• Trecho fornecido:
——
Você pediu um relato sobre relacionamento com colega, com funcionário. Numa ocasião, eu estava em minha sala quando entrou uma copeira esbaforida — naquele tempo, não sei se é assim hoje, havia uma copeira para cada Comissão. Deviam faltar 10 minutos para as 9 horas, e ela estava nervosíssima, quase chorando, dizendo que precisava falar comigo. Eu estava conversando com outra pessoa, e ela me interrompeu, mas me pediu desculpa, e disse que precisava conversar comigo. Eu disse: "Pois não". Problema seríssimo: o saco de coar café está furado. (Risos.) Ela disse: "E eu tenho que resolver esse problema porque vai haver reunião agora, o Presidente chega costuma reunir uma turma no gabinete e pede café. E o que eu vou dizer para ele?". Por que ela estava nervosa? Porque a Administração só abriria às 9 horas, e até lá ela não poderia esperar. Ela tinha que ter café pronto antes. Então, eu resolvi o problema rapidamente. Mas eu estou contando isso para você ver a importância. Porque o Presidente senta aqui, vai debater um assunto da maior relevância, muitas vezes, mas ele não toma conhecimento de que o pequeno funcionário, lá em baixo, colocou um tijolo nessa construção, o que ninguém percebeu, mas que tem um valor enorme. O fato que eu contei a respeito do José Bonifácio e este se assemelham. É preciso a gente ver que a construção também é feita de coisas que às vezes não são percebidas.

Nessa linha, havia aqui um diretor, um colega nosso, era autoridade — não vou citar o nome da pessoa porque não há necessidade disso. Ele era um homem muito inteligente, mas tinha grande dificuldade para liderar. Ele não era um líder. Então, quando queria dar uma volta para fazer uma espécie de uma fiscalização ele me chamava, porque todo mundo me conhecia. Numa ocasião nós estávamos passando no corredor e passamos por um plenário onde havia alguns funcionários do chamado Portaria — naquele tempo eram os Assistentes de Plenário —, que estavam sentados conversando. As bancadas não eram assim, eram de outra maneira. E ele se incomodou com aquilo e entrou. Chegou lá e chamou a atenção da turma: "Vocês, o que estão fazendo aqui desse jeito?" A turma se entreolhou assim, se levantou, eu estava junto. "Não, a gente está aqui..." E ele disse: "Vocês não sabem que não podem ficar aqui, que é proibido?". E saiu. "Podem ir trabalhar". Aí saímos. Horas depois eles me procuraram para saber: "Quem era aquele homem que estava falando essas coisas aqui?" Era um Diretor da Casa. São casos interessantes. Às vezes as pessoas ficam nos seus gabinetes e não percorrem os corredores, a "rua da pobreza", não ficam sabendo das coisas, não se mostram, não dão a cara a tapa.
——
• Dados coletados:
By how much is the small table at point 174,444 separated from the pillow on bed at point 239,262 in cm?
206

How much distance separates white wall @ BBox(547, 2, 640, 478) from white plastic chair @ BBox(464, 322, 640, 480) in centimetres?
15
——
• Desafio:
No trecho fornecido, que problema deixou a copeira nervosa pouco antes das 9 horas?

• Resposta ao problema:
O saco de coar café estava furado.